As interstellar comet 3I/ATLAS makes its closest approach to gas giant Jupiter, a team of astronomers has concluded it may be even older than we thought. By analysing its chemical composition, they might also have found key information about the location of its home system, and an earlier era of the Milky Way’s past.
Last year, the Asteroid Terrestrial-impact Last Alert System (ATLAS) detected an object hurtling through our Solar System on a path that would eventually take it right back out again. Further observations confirmed that this object – now called 3I/ATLAS – is an interstellar comet; the third interstellar object we’ve ever detected passing through our Solar System.
It has since gone on a whistle-stop tour of the Solar System, with its path bringing it (relatively) close to Mars, Earth, and now Jupiter. Predictions had it passing the gas giant at a distance of 0.35832 astronomical units (AU) on 16 March, where 1 AU is the average distance between Earth and the Sun.
At that distance, it is almost within Jupiter’s “Hill radius”, the region around a massive body where its gravity dominates over more distant objects like the Sun. For Jupiter, this begins at around 53 million kilometers (33 million miles), or 0.355 AU, so it is possible that the comet’s path will be altered by the encounter.

* [What this task involves]: In the comet article, which system detected 3I/ATLAS? The lines here are separate material with no connection to the comet article.

* [Stored data]:
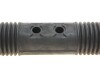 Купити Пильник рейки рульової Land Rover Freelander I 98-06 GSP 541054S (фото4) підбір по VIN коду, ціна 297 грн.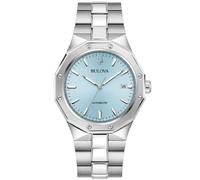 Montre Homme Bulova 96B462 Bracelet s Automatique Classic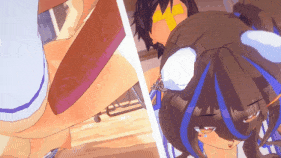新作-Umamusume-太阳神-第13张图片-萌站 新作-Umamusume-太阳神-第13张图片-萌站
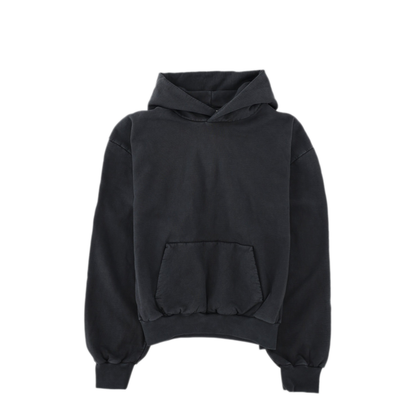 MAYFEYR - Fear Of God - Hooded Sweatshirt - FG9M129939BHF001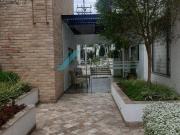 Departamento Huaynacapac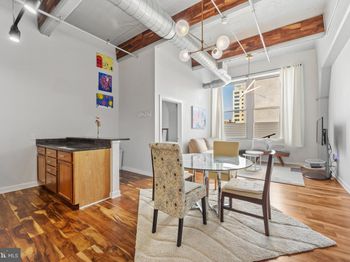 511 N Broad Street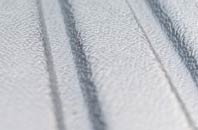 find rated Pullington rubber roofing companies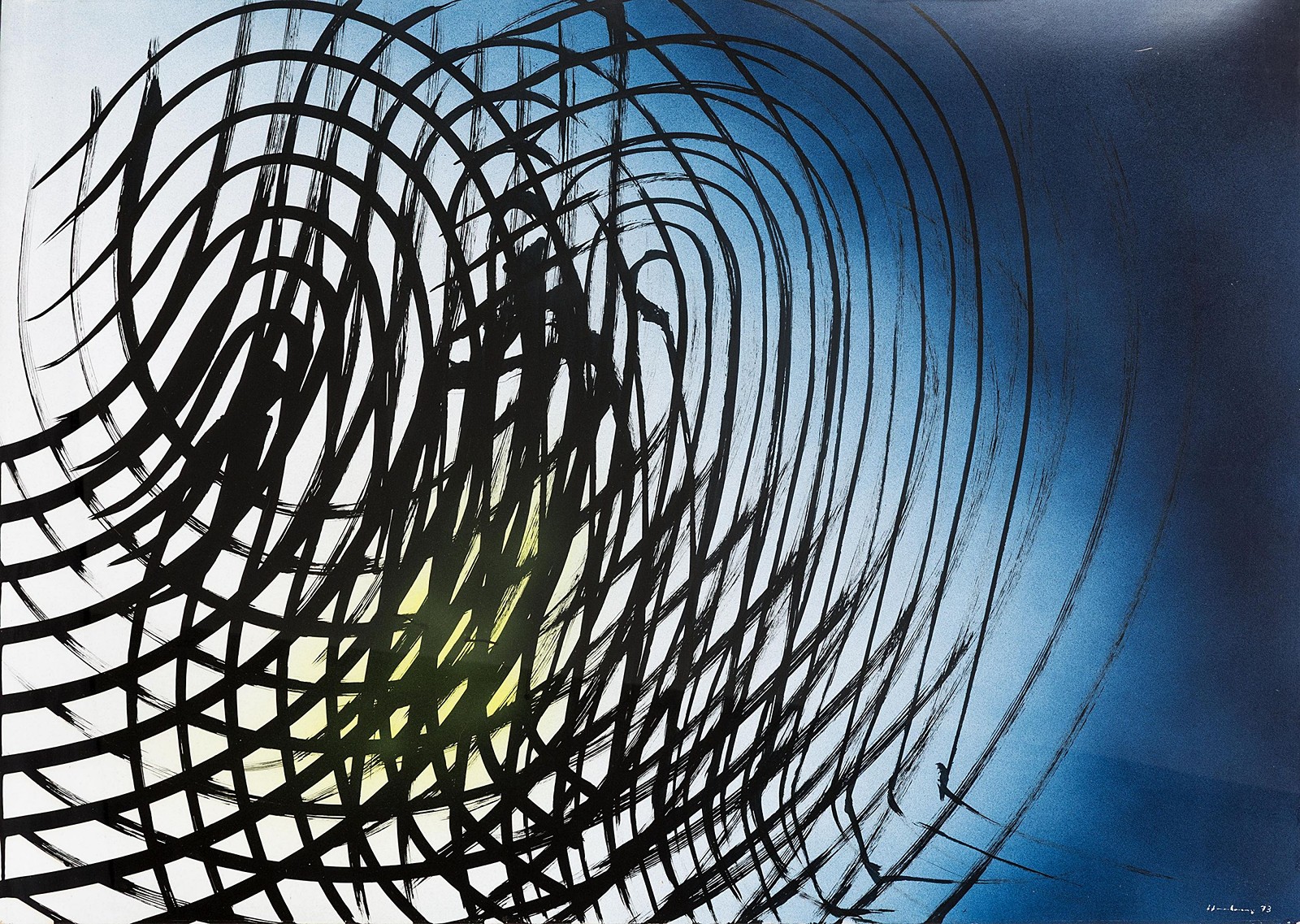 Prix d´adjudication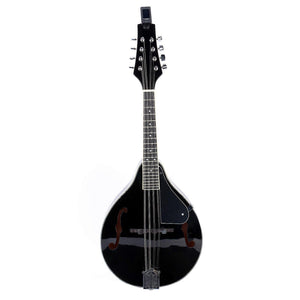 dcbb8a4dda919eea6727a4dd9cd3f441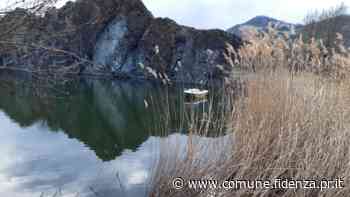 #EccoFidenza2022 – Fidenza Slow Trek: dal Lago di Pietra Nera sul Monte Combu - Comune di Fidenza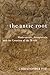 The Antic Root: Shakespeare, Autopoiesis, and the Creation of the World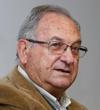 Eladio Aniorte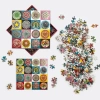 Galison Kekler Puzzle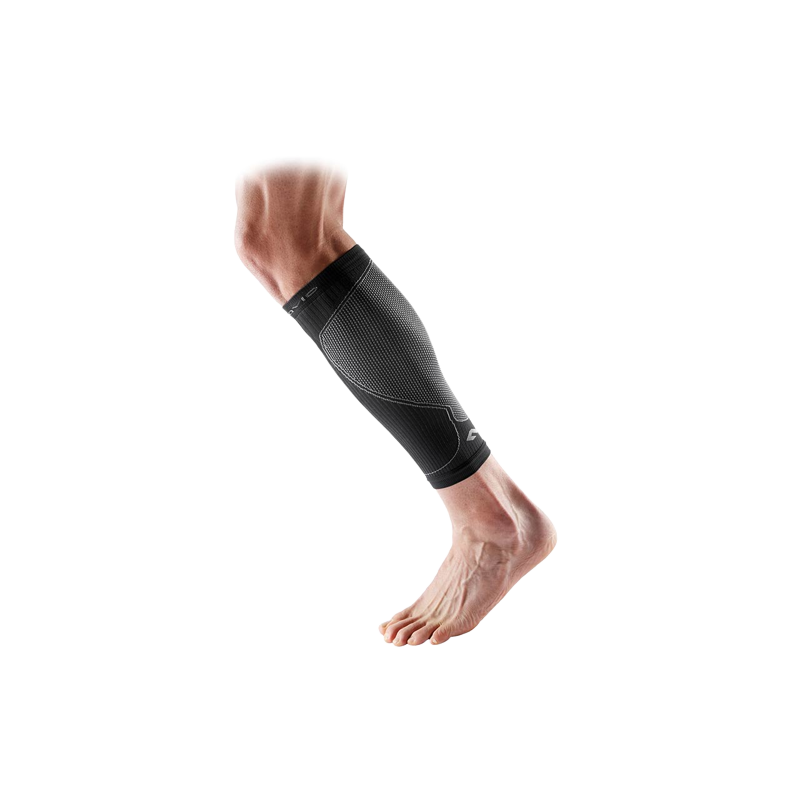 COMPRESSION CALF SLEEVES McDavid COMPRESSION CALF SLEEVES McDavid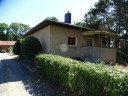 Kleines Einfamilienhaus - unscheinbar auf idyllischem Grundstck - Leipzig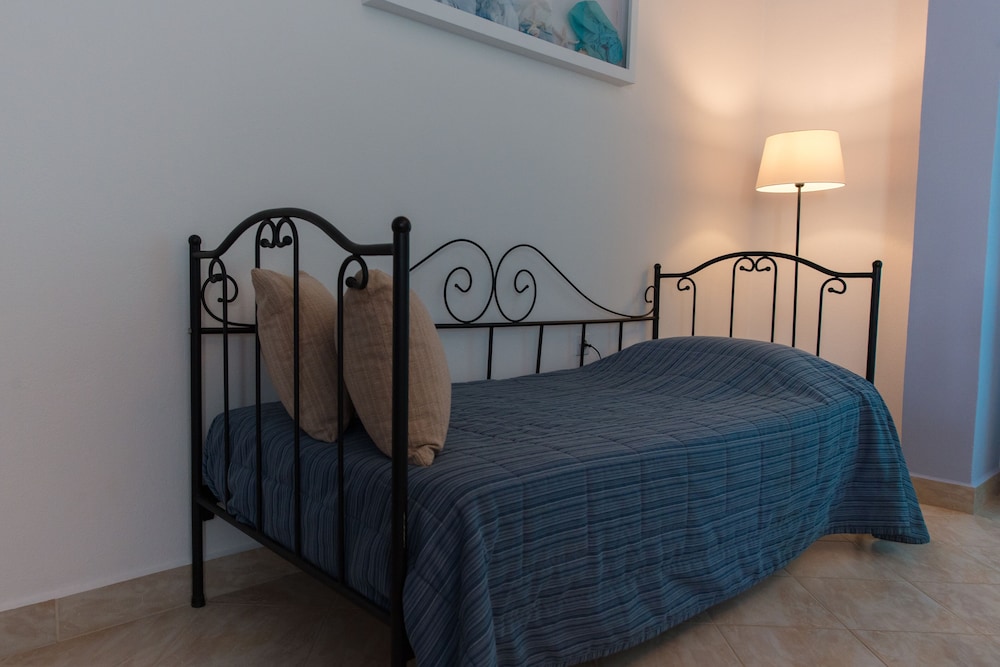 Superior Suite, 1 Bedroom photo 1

* [Exercise answer]: The Asteroid Terrestrial-impact Last Alert System (ATLAS).